Content starts
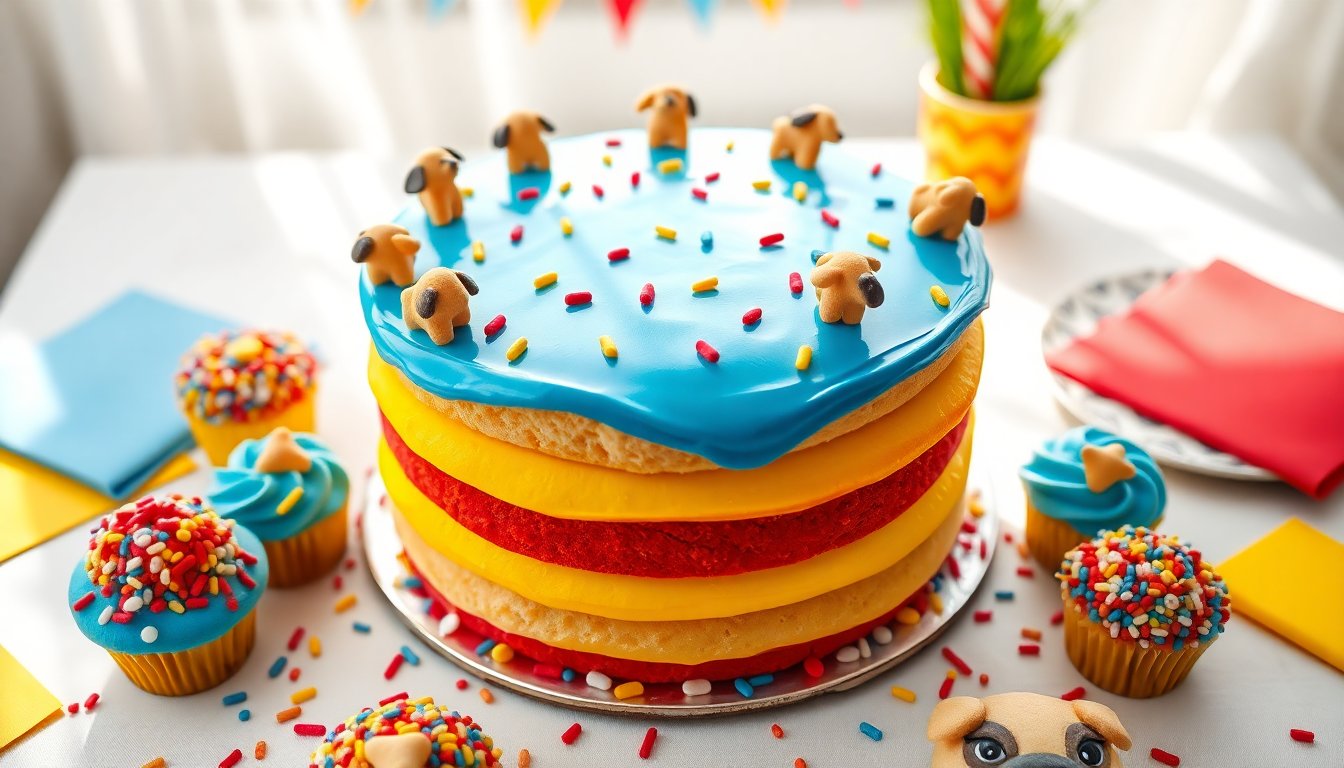 decorazioni vivaci per dolci a tema cani idee originali e ispirazioni 1770216793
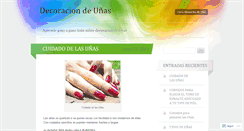 Desktop Screenshot of decoraciondeunas.wordpress.com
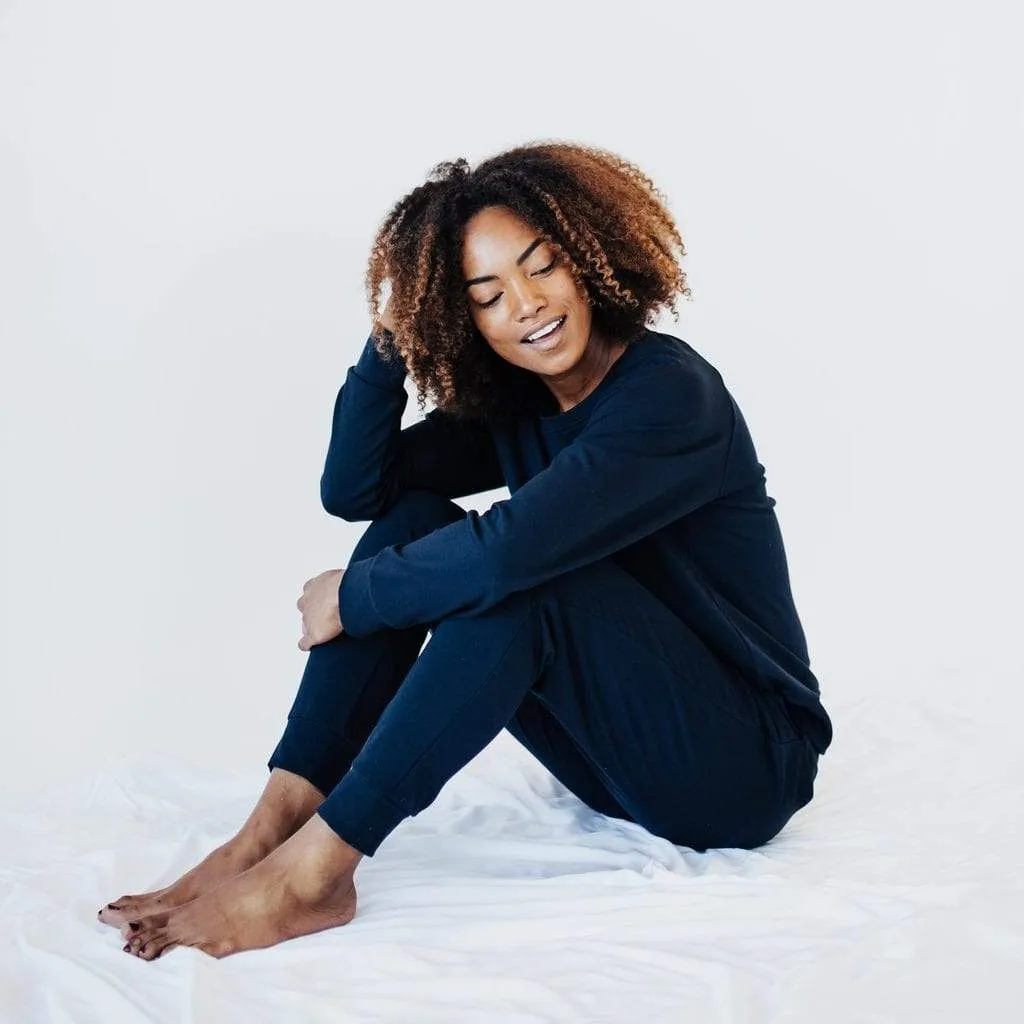 Cozy Earth Women's Bamboo Pullover Crew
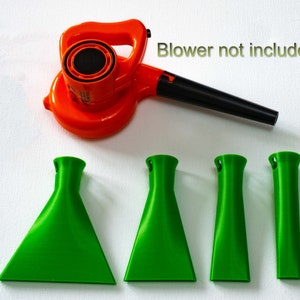 Set of 4 Straight Straw Nozzle for World's smallest blower New Attachments -Acrylic Paint Pouring / Fluid Art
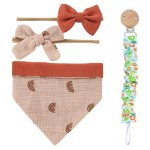 Baby Set Supplier - Pacifier Clip Headband Bib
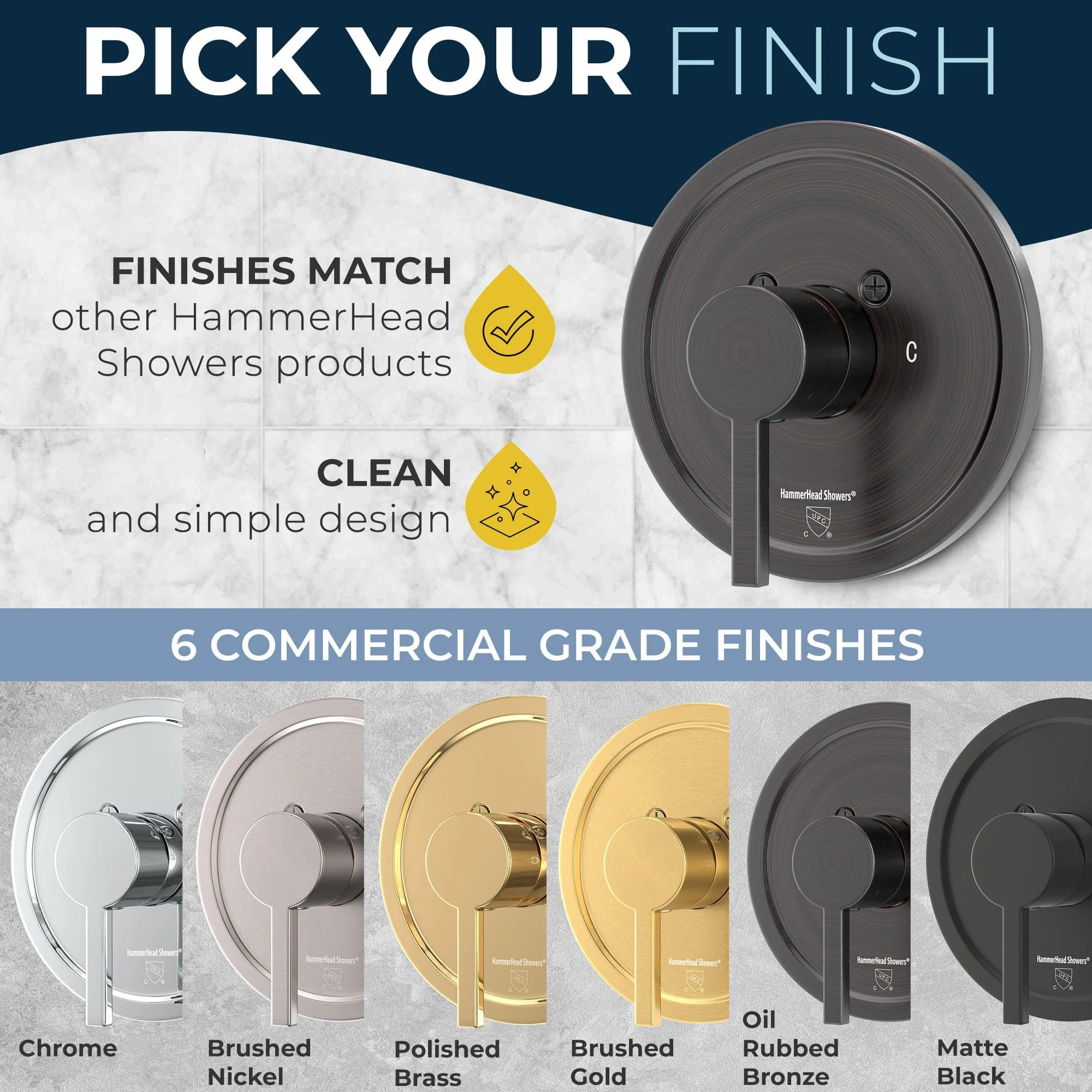 1-Handle Shower Valve with Trim Kit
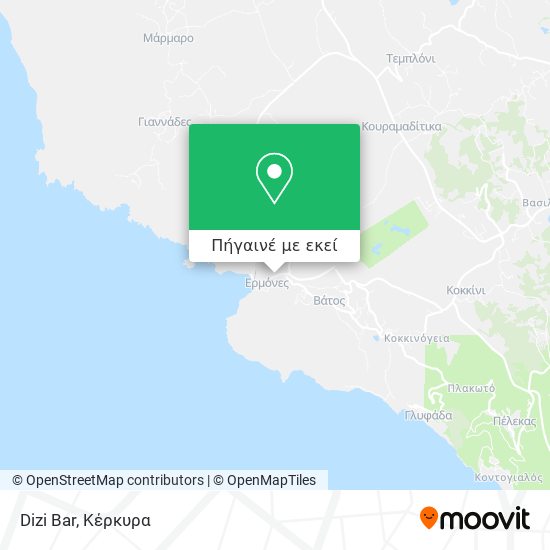 Dizi Bar χάρτης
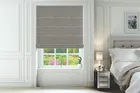 Etna Grey - Woven Twist Fit No Drill Roman Blind
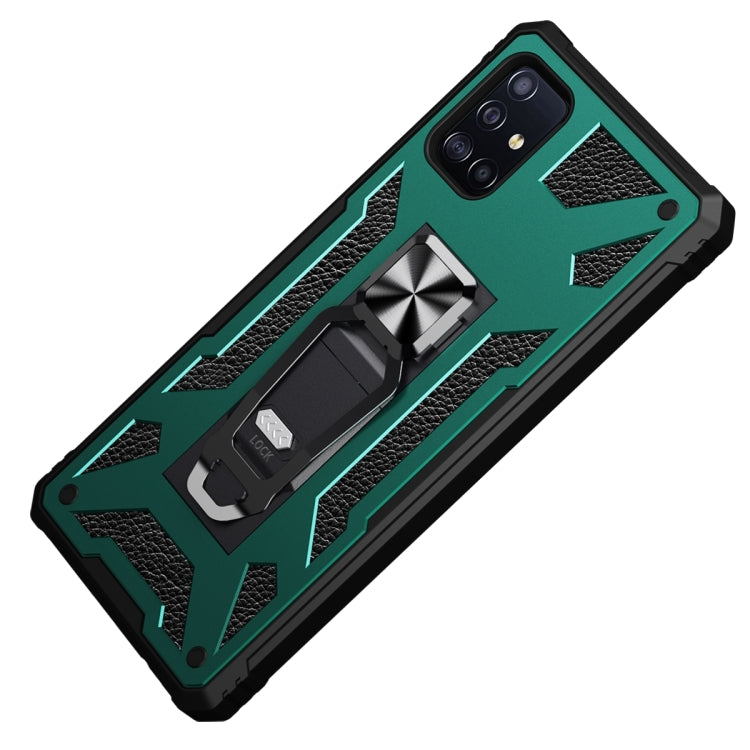 For Samsung Galaxy A51 10 PCS Variety Armor TPU + PC Shockproof Magnetic Protective Case with Folding Clip Holder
Content ends
Please transcribe the listing above verbatim and exclude every picture.

- EXERCISE SOLUTION
 decorazioni vivaci per dolci a tema cani idee originali e ispirazioni 1770216793
 Desktop Screenshot of decoraciondeunas.wordpress.com
 Cozy Earth Women's Bamboo Pullover Crew
 Set of 4 Straight Straw Nozzle for World's smallest blower New Attachments -Acrylic Paint Pouring / Fluid Art
 Baby Set Supplier - Pacifier Clip Headband Bib
 1-Handle Shower Valve with Trim Kit
 Dizi Bar χάρτης
 Etna Grey - Woven Twist Fit No Drill Roman Blind
 For Samsung Galaxy A51 10 PCS Variety Armor TPU + PC Shockproof Magnetic Protective Case with Folding Clip Holder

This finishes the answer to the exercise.